The recent outcry in Flint, Michigan with the discovery that the municipal water system was compromised and heavily leaking lead when a temporary diversion took place, led to the revelation that 4.9 percent of children who were tested for lead had elevated levels in their bloodstream. Little wonder there's outrage. Children's growing brains become stunted, their potential distorted, and the outcome is a lower gradient of intelligence and higher likelihood that they will turn to violence in adulthood.
Anger over high levels of lead in the water in Flint has led the mayor to declare a state of emergency -- The Washington Post |
How's that for a dismally poor start in life for vulnerable children? However, as Dr. Wen from Baltimore stated, "Every urban area has lead", and she should know, given her professional and employment status. "Lead in Flint is the tip of the iceberg. Flint is a teachable moment for America", further noted Dr. Richard J. Jackson, formerly director of the National Center for Environmental Health at the Centers for Disease Control and Prevention.
So what's holding up an advance in finding a solution to this dreadful problem of lead contamination impacting people's lives so deleteriously? This is a wealthy, technologically advanced, health-aware nation, after all! That same Centers for Disease Control and Prevention has some interesting figures on geographic areas and lead contamination affecting children elsewhere. In 2014, it appears that outside of New York City the figure was 6.7 percent of children with elevated levels of lead.
Higher than Flint, by a considerable margin, but that's not the worst of it, apparently. In Pennsylvania the figure turned out to be 8.5 percent; on the west side of Detroit, one-fifth of children tested in that same year tested positive for lead poisoning. In Iowa in the year 2012, 32 percent of children had elevated lead levels, according to their test results. It appears these areas have something in common, they often represent low-income children of colour.
Like the asbestos industry when asbestos was freely used for home insulation and many other applications, exposing people to the deadly asbestos fibres leading to asbestosis and early deaths from cancer, the industry fought ferociously to prove that asbestos was safe, a tried-and-true contributor to industrial and manufacturing usefulness in a variety of products. The Province of Quebec, where most other jurisdictions have banned its use, continues to side with the asbestos extraction industry.
And nor has the situation been different with lead, with the industry involving itself to fight regulation. However, like the fight against lung cancer and nicotine, manufacturers have been shown to blatantly hide what they know about the harmfulness of their product in the interests of their bottom line. An estimated 24 million homes in the United States have within them deteriorating lead paint their occupants are unaware of.
Anti-lead programs eventually led in the 1970s and 80s to remove lead from gasoline, and lead reduction in paint.
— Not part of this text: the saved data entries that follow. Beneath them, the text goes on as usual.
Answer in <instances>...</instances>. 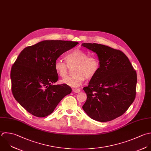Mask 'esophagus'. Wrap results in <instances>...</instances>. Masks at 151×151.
Listing matches in <instances>:
<instances>
[{
    "label": "esophagus",
    "instance_id": "esophagus-1",
    "mask_svg": "<svg viewBox=\"0 0 151 151\" xmlns=\"http://www.w3.org/2000/svg\"><path fill=\"white\" fill-rule=\"evenodd\" d=\"M73 92H74L75 93H79V92H81V89H77V88L73 89Z\"/></svg>",
    "mask_w": 151,
    "mask_h": 151
}]
</instances>
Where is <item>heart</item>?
I'll return each mask as SVG.
<instances>
[{"instance_id": "b5f03b06", "label": "heart", "mask_w": 151, "mask_h": 151, "mask_svg": "<svg viewBox=\"0 0 151 151\" xmlns=\"http://www.w3.org/2000/svg\"><path fill=\"white\" fill-rule=\"evenodd\" d=\"M65 59L66 63L62 60L58 59L54 64L56 73L61 77L65 78L67 74L69 66L76 65L74 73L72 76L64 78L61 82L73 88L79 86L85 80L93 78L100 68V60L94 55L88 56V53L80 49H76L68 53Z\"/></svg>"}]
</instances>
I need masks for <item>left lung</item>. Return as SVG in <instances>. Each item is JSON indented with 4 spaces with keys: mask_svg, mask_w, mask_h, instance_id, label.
Instances as JSON below:
<instances>
[{
    "mask_svg": "<svg viewBox=\"0 0 151 151\" xmlns=\"http://www.w3.org/2000/svg\"><path fill=\"white\" fill-rule=\"evenodd\" d=\"M82 46L96 53L100 60L97 74L83 90L87 99L82 108L92 119L105 122L123 115L135 100L137 75L121 50L98 43Z\"/></svg>",
    "mask_w": 151,
    "mask_h": 151,
    "instance_id": "1",
    "label": "left lung"
}]
</instances>
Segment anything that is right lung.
<instances>
[{"instance_id": "obj_1", "label": "right lung", "mask_w": 151, "mask_h": 151, "mask_svg": "<svg viewBox=\"0 0 151 151\" xmlns=\"http://www.w3.org/2000/svg\"><path fill=\"white\" fill-rule=\"evenodd\" d=\"M78 43L43 40L25 47L19 55L10 72L12 92L14 99L28 112L39 118L45 117L71 93L70 86L53 84L58 80L54 64L62 54Z\"/></svg>"}]
</instances>
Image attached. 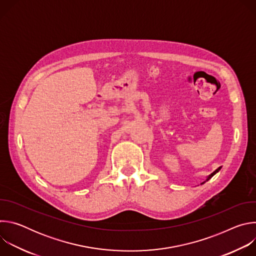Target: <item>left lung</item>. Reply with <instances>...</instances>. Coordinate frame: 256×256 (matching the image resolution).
Returning <instances> with one entry per match:
<instances>
[{
    "label": "left lung",
    "mask_w": 256,
    "mask_h": 256,
    "mask_svg": "<svg viewBox=\"0 0 256 256\" xmlns=\"http://www.w3.org/2000/svg\"><path fill=\"white\" fill-rule=\"evenodd\" d=\"M220 169H221V167H218V168L216 171H214V172H212V174H210V175L208 177V179H206V180H208L210 177H212V176H214V174H216V173L218 170H220Z\"/></svg>",
    "instance_id": "obj_1"
}]
</instances>
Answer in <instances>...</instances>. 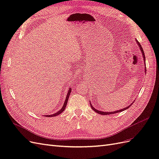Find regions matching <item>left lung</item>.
I'll use <instances>...</instances> for the list:
<instances>
[{
	"label": "left lung",
	"instance_id": "left-lung-1",
	"mask_svg": "<svg viewBox=\"0 0 159 159\" xmlns=\"http://www.w3.org/2000/svg\"><path fill=\"white\" fill-rule=\"evenodd\" d=\"M136 42H137V44H138V46H139V47L140 48V50H141V53H142V54H143V60H144V61H145V65L146 66V64H145V53H144V51H143V48H142V46H141V44L140 43H139L137 40H136ZM145 70H146V68H145ZM133 103H133H131V105H129L128 107H125V108H123V109H119V110H118V111H113V112H106V111H99V110H97L96 109H95L93 107V105H91V103H90V105H91V109H92L93 111H95L96 112V113H99V114H102V115H110V114H114V113H119V112H121V111H124V110H126V109H127L128 108H129L132 105V104Z\"/></svg>",
	"mask_w": 159,
	"mask_h": 159
}]
</instances>
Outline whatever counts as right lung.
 <instances>
[{"instance_id":"obj_1","label":"right lung","mask_w":159,"mask_h":159,"mask_svg":"<svg viewBox=\"0 0 159 159\" xmlns=\"http://www.w3.org/2000/svg\"><path fill=\"white\" fill-rule=\"evenodd\" d=\"M71 88H70L69 89V90H68V94H67V96H66V100H65V102H64V105H63V107H62V108L60 109V110H59L58 111H57V113H54V114H52V115H45V117H55V116H57V115H59L61 113H62L65 110V109H66V105H67V103H68V99H69V97H70V93H71Z\"/></svg>"}]
</instances>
One research finding was that removing lead from gasoline raised the I.Q. of the average American child by between two and five points. However, anti-lead programs were being dismantled once Congress slashed lead program funding in 2012 by 93 percent. And millions of children in the US suffer brain impairment reflecting public apathy and lead industry indifference.
"We are indeed all Flint. Lead poisoning continues to be a silent epidemic in the United States", ruefully stated Dr. Philip Landrigan, professor of preventive medicine at the Icahn School of Medicine, at Mount Sinai.